I just read an article over on Quartz about the fact that Tesla Motors just turned its first profit.  Good for them!  As a car guy and a tree hugger1, I’m excited to see the electric car industry succeed.  Not only do electric cars produce less green house gas, but from what I understand, the torque that comes out of these electric motors is massive and instantaneous.  This bodes well for Bat Out of Hell Grade acceleration.  Few things are more satisfying than stomping the little pedal on the right and getting jammed into the back of your seat.  Also, I’m led to believe that the batteries tend to sit low in the chassis providing a ridiculously low center of gravity enabling spectacular performance in the corners.  Other than the price and current range restrictions, there’s not much to dislike about an electric car.  At least from a performance perspective.

The area that makes me nervous is the increasing use of technology in vehicles.  I’m sure many of you have seen the Buick commercials with the family starting its car from the plane after it has landed.  OnStar can unlock your cars remotely.  Flow is selling us black boxes for our cars to reduce our insurance premiums.  On-board navigation is just about ubiquitous.  As the technology adopt these technologies we’re making a tradeoff and I’m not sure that tradeoff is widely understood. 

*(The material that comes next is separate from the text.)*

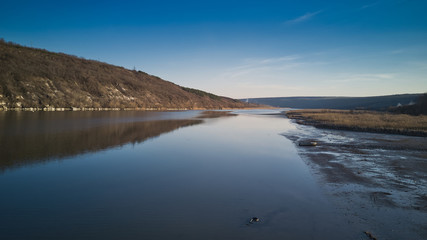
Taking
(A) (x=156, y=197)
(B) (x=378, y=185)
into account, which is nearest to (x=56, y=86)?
(A) (x=156, y=197)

Each one of those technologies I just mentioned has a software weakness.  That is an educated guess, but based on my observations of the software development process in many organizations, there will be a weakness somewhere.  Case in point is the “determined hacker” who cracked the RDS-TMC encryption algorithm with a pencil and note pad.  She gets free navigation service when she eventually buys a car.  Not a great example in terms of financial loss, but it does speak to the resistance strength of one particular technology and it makes me wonder how the other technologies compare.

Could an attacker exploit the mobile app controlling your Buick to kill your engine in the middle of the highway?  Can Flow get subpoenaed by your spouse for GPS coordinates if they suspect you are cheating?  How about your employer for that matter if they are investigating a worker’s compensation claim?  Could there be cross over into physical crime that enables a mugger to lock your car doors to prevent your escape?  I don’t know the answers to these questions, but their answers could have a big impact for many people given the role cars play in society.

Has anyone else thought about the issue of software weaknesses in vehicles?  Am I getting my knickers in a twist over nothing?  Is this a reasonable concern to have?  Hit me in the comments to discuss further.

 

1 I am an advocate of protecting nature and the environment.  I also believe that we have a symbiotic relationship with the world around us.  The more we abuse the environment, the more we abuse ourselves in the long run.